- What needs to be done:
Answer these questions using the passage on technology adoption.
1. Which two companies does it name as successful last movers?
2. What eventually gets built that commoditizes much of the associated costs?
3. Which two things does it say companies in the 1970s needed?
[begin Passage shown]
1\. embracing technology early 2\. chasing technology 3\. last movers

Recent examples of last movers that still have been extremely successful have
been TJMaxx and Costco, both functioning with very little e-commerce presence.
Why does this make some intuitive sense? The first mover has to break ground
and if they are successful in applying innovative technologies, they reap the
benefits. Meanwhile, several companies chase this innovator, building out
similar systems, but these companies are unable to catch the leader, yet still
spend a ton in R&D to develop the technology or spend too much acquiring it.
Eventually, third-party software is built, commoditizing much of the
associated costs. At this point, being the last mover is actually beneficial
since the last mover can make the same technological shift without the
associated costs that the chasers faced. In 2018, every company pretty much
needs cloud instances, notifications, websites, etc. just like companies in
the 1970s needed switchboard operators, fax machines, etc. I think its more a
question of what companies quickly adapt fundamental new ways to think about
an industry than whether the company employs a bunch of developers.
[end Passage shown]
[begin Given entries]
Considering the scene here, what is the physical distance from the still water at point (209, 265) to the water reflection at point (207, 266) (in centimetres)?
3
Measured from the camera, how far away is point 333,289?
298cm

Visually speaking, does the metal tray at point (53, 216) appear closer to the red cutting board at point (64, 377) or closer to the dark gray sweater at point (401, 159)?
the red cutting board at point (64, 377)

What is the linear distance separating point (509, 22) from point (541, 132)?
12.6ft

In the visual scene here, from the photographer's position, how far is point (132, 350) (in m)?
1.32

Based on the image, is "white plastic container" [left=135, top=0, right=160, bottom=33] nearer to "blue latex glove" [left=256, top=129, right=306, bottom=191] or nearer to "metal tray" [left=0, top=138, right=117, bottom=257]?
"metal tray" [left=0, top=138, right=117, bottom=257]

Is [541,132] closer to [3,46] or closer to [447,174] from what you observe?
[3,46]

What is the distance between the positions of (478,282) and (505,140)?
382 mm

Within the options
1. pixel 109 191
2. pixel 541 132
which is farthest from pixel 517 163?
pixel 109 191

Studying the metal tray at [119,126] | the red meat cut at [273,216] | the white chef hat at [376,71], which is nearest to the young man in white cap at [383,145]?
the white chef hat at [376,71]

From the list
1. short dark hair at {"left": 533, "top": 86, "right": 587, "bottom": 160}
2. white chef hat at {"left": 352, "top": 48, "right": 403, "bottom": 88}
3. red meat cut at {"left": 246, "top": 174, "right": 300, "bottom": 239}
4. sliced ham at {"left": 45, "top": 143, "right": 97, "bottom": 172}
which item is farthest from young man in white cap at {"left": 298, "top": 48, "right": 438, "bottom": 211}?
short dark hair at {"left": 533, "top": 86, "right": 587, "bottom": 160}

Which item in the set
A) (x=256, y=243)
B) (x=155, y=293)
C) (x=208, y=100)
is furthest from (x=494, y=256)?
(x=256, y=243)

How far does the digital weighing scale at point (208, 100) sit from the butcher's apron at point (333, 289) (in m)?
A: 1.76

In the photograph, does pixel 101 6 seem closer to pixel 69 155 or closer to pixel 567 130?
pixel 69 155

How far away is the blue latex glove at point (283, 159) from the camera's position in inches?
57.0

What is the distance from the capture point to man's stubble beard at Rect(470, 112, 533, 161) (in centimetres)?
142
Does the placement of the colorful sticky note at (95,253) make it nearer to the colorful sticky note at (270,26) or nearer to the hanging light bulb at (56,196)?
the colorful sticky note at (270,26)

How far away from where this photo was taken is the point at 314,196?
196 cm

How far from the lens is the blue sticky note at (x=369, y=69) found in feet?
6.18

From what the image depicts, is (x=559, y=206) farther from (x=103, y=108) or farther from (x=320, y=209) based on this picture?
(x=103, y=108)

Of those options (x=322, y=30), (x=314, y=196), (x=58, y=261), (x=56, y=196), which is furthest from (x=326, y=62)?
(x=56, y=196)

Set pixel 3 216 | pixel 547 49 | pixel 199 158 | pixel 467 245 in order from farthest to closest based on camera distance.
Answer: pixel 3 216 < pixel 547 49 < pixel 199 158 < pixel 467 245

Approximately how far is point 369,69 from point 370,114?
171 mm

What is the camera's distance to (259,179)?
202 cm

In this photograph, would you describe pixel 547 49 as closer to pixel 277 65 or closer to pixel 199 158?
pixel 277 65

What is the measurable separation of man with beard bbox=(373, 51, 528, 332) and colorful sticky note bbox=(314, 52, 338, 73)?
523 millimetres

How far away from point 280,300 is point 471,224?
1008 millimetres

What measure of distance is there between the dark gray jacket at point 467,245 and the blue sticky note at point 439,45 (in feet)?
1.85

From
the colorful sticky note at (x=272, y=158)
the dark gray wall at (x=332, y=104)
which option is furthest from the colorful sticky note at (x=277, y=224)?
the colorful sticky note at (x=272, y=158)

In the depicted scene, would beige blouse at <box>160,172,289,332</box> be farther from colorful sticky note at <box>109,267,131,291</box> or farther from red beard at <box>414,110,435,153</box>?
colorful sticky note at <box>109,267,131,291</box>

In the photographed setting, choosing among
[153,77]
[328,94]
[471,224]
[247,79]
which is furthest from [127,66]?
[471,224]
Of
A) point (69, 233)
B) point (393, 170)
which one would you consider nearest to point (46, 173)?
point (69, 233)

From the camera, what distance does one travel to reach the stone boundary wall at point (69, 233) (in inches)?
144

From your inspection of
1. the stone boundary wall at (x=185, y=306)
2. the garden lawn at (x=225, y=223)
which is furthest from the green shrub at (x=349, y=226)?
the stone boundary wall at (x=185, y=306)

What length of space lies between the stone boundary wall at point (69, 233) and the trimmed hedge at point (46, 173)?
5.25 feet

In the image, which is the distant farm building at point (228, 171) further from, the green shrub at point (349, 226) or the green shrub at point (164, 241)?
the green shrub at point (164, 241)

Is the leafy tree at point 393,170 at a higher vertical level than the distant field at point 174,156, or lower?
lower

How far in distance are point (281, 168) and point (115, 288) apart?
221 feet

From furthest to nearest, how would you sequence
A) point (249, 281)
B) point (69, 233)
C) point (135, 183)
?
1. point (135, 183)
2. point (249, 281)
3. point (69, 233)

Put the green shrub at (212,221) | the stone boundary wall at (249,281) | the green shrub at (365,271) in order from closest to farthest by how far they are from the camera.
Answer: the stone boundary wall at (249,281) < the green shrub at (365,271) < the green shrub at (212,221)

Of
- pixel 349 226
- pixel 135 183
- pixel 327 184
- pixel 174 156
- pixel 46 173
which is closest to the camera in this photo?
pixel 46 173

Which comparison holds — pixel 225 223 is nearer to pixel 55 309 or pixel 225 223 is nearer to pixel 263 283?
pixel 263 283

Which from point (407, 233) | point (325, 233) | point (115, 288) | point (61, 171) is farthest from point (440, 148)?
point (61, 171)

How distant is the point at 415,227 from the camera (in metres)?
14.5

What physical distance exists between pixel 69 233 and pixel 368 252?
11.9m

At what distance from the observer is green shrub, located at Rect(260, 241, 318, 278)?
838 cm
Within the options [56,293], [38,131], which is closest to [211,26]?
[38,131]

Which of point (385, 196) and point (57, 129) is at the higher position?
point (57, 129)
[end Given entries]
- Full output:
1. TJMaxx and Costco
2. Third-party software
3. Switchboard operators and fax machines